His cats prowled the mess happily, one or another of them occasionally settling on his chest to comfort him. A dying fire in the woodstove kept the chill away. The television was playing an old episode of Have Gun, Will Travel. Richard Boone had just finished thumping a couple of mouthy young punks in a frontier bar. That was a world that made sense.
“You prick,” Sara fumed. “You selfish asshole. Pick up the goddamn phone.”
There was silence for ten seconds or so, then an abrupt deadness that had a sound of its own.
Monks swilled more vodka. She was absolutely right, he was a prick and a selfish asshole. But she was determined to nurture him, and he had already explained to her, as gently as he could, that if he encountered any nurturing just now he was going to kill somebody.
He was walking the perilous line of that somebody being himself.
The phone rang again a few minutes later. This time the voice was a man’s. Monks listened without interest, expecting it to be another reporter.
“Dr. Monks? This is Andrew Pietowski, with the FBI.”
Monks stiffened.
“I’d appreciate it if you’d give me a call ASAP,” Pietowski said. “There’s something important I’d like to discuss with you.

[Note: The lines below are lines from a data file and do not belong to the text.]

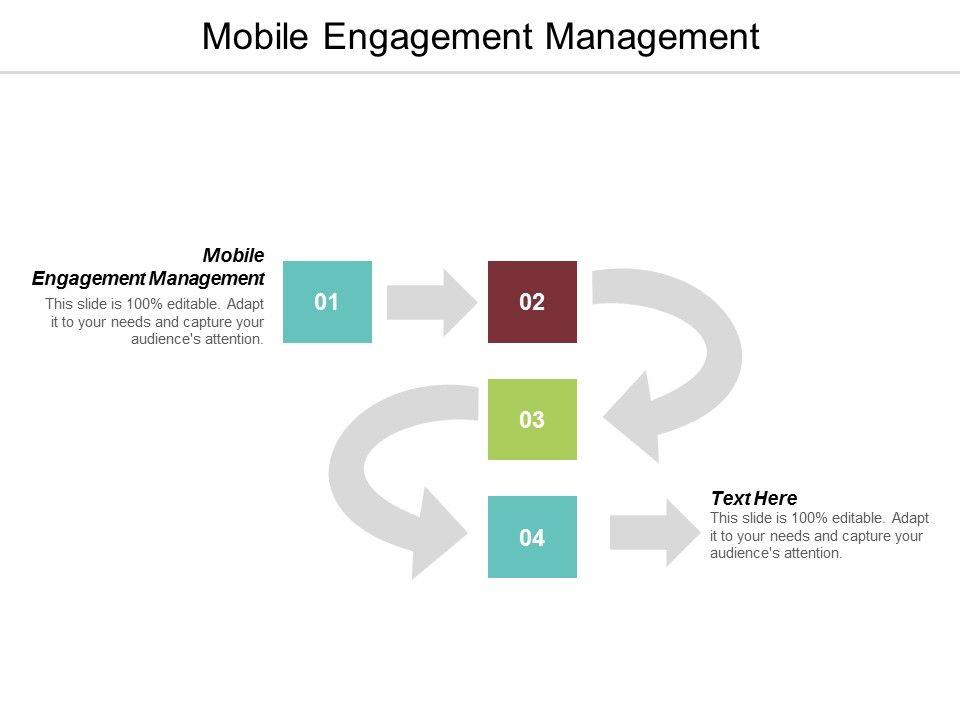 Mobile Engagement Management

Mobile Engagement Management
This slide is 100% editable. Adapt it to your needs and capture your audience's attention.

01

02

03

04

Text Here
This slide is 100% editable. Adapt it to your needs and capture your audience's attention.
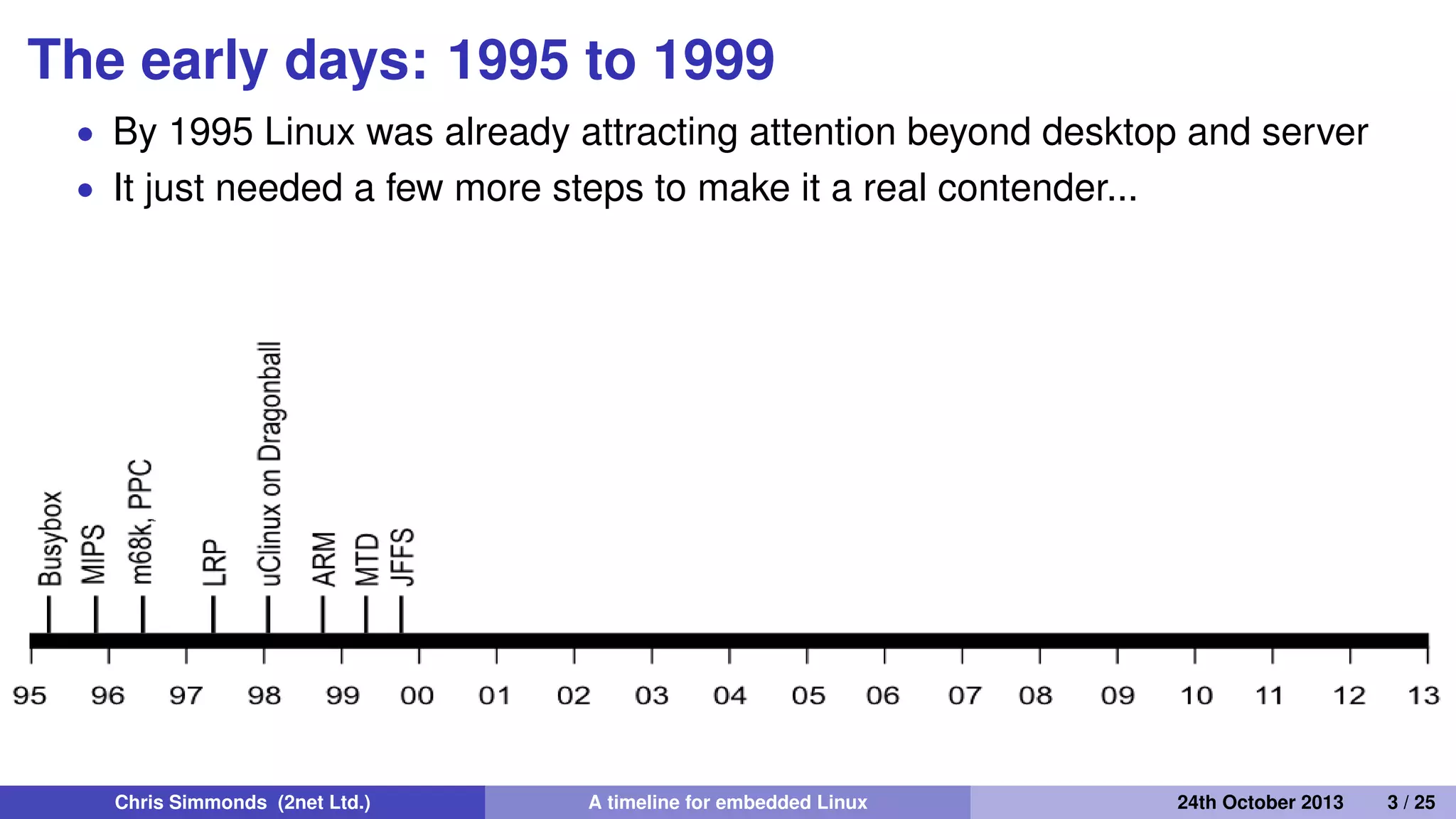 The early days: 1995 to 1999

• By 1995 Linux was already attracting attention beyond desktop and server
• It just needed a few more steps to make it a real contender...

Busybox
MIPS
m68k, PPC
LRP
uClinux on Dragonball
ARM
MTD
JFFS

95 96 97 98 99 00 01 02 03 04 05 06 07 08 09 10 11 12 13

Chris Simmonds (2net Ltd.) A timeline for embedded Linux 24th October 2013 3 / 25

Let me give you a couple of numbers where I can be reached.”
Monks heaved himself to his feet and walked unsteadily to the phone, getting it in time to interrupt Pietowski reading out the numbers.
“This is Monks,” he said.
“Doctor, glad you’re home. I don’t know if you remember me.”
“Yes,” Monks said. Pietowski was a Washington, D.C.-based domestic terrorism specialist who had followed the Calamity Jane murders from the beginning-a hefty man in his fifties with a big balding head, big nose, and big ears, a look that was reminiscent of former president Lyndon Johnson. He had flown to California immediately on learning that Freeboot might be involved. Pietowski listened more than he spoke, seeming to prefer staying in the background, but he had the kind of imposing presence that Monks had noticed.
“I’d like to drop by your place, but I thought I’d better call first,” Pietowski said. “I gather you, uh, had a run-in with some newspeople.”
“It was nothing personal. I never actually shot at anybody. I just wanted privacy.”
“I think they got that message.”
Monks braced himself and said, “Is this about Glenn?”
“No. Those results won’t be back for a few more days.”
He sagged with the miserable relief of bad news postponed.
Pietowski broke the silence. “Okay if I come on in?”
“Sure. How soon are we talking?”
“I’m at the foot of your driveway.”
Monks blinked. “I’m not exactly at my best right now.”
“I’ll take my chances.”
It was almost one A.M., he saw with vague surprise. He eyed the wreckage around him with a notion of a hasty cleanup, but decided there was no point in pretending. He poured another drink instead, and waited at the door for Pietowski.
Freeboot had gotten away clean, again. The sad and sordid truth was that the Bronco had, after all, been bugged. The FBI had found three devices, probably planted by Freeboot’s men while Monks had followed Marguerite on the beach, just as he had feared. Freeboot had known from the start that the FBI was coming in. The kidnaping and the agonizing drive to the camp had been a sham to torment Monks, and the FBI’s huge wasted effort, a way of insulting them. Freeboot probably had gone to the camp hours before Monks got there, and left the ear in the guitar case, with a voice-activated light.